Letzter Blick nach Port Lockroy.

Unsere nächste Herausforderung war der Lemaire-Channel, der zur Petermann Insel hinunterführt, ein enger Kanal voller Eis, in die Fahrrinne hineinragender Gletscherzungen und hochaufragenden Felswänden. In den letzten Tagen haben nur wenige Schiffe die Durchfahrt geschafft. Gestern, wie heute mussten auch Kreuzfahrtschiffe auf diese beliebte, weil spektakuläre Durchfahrt verzichten. Viel Eis lag auch in der Bucht nach dem Kap Errera. Der Blick hinaus Richtung Drakestrasse sah nicht nach entspanntem Segeln aus, alles voller Eis. Ob das südlich der Kanalpassage besser sein wird?

Blick hinaus in die Bismarck-Strasse, die voller Eis ist und schwierig zu befahren scheint.

Der Weg zum Lemaire-Channel führte durch den Peltier-Channel nach Süden, vorbei an wunderbaren Felsformationen auf Wiencke Island.

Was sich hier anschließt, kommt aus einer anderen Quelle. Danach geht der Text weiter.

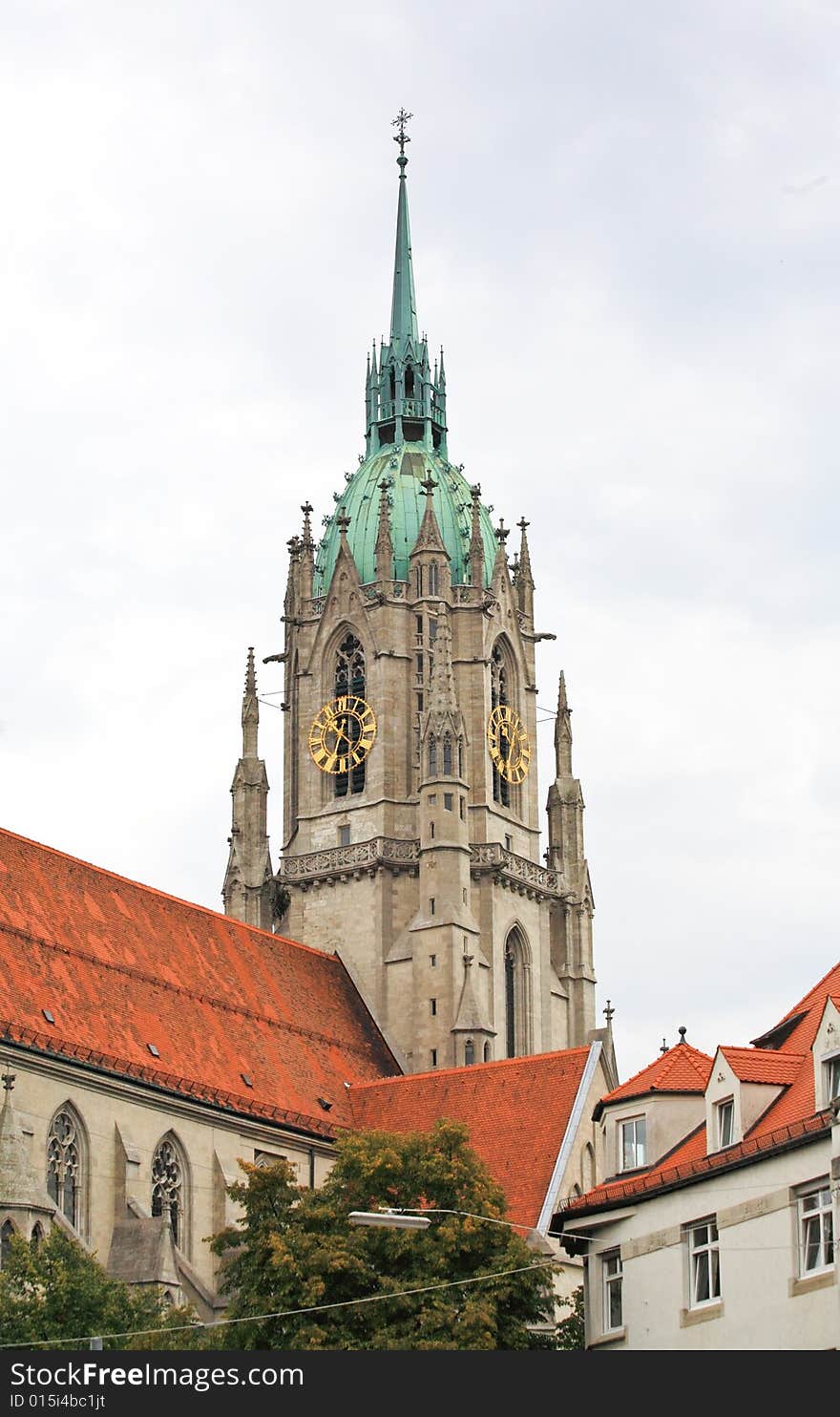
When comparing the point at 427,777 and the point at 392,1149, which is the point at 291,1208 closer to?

Der Blick zurück durch den Peltier-Channel nach Anvers-Island. Hier pfiff uns ein giftig garstiger Wind entgegen, den wir aber segeln konnten.

Ein Kreuzfahrtschiff auf Gegenkurs kam aussen herum, nicht durch den Kanal entgegen. Wir hielten an unserer fixen Idee fest und folgten unserem Kurs in Richtung auf die schemenhaft vor uns liegende Felswand. Das Wetter wurde immer rauer, der Himmel wolkenverhangen, düster und furchterregend. Beim Cap Errera verliessen wir Wiencke Island und überquerten die Bucht Richtung Graham und Danco Coast. Hier irgendwo musste diese Einfahrt in den Kanal sein.

Wo ist wohl diese Einfahrt in den Kanal?

Wir kommen der Sache näher.

Da vorne scheint es eine Öffnung zu geben.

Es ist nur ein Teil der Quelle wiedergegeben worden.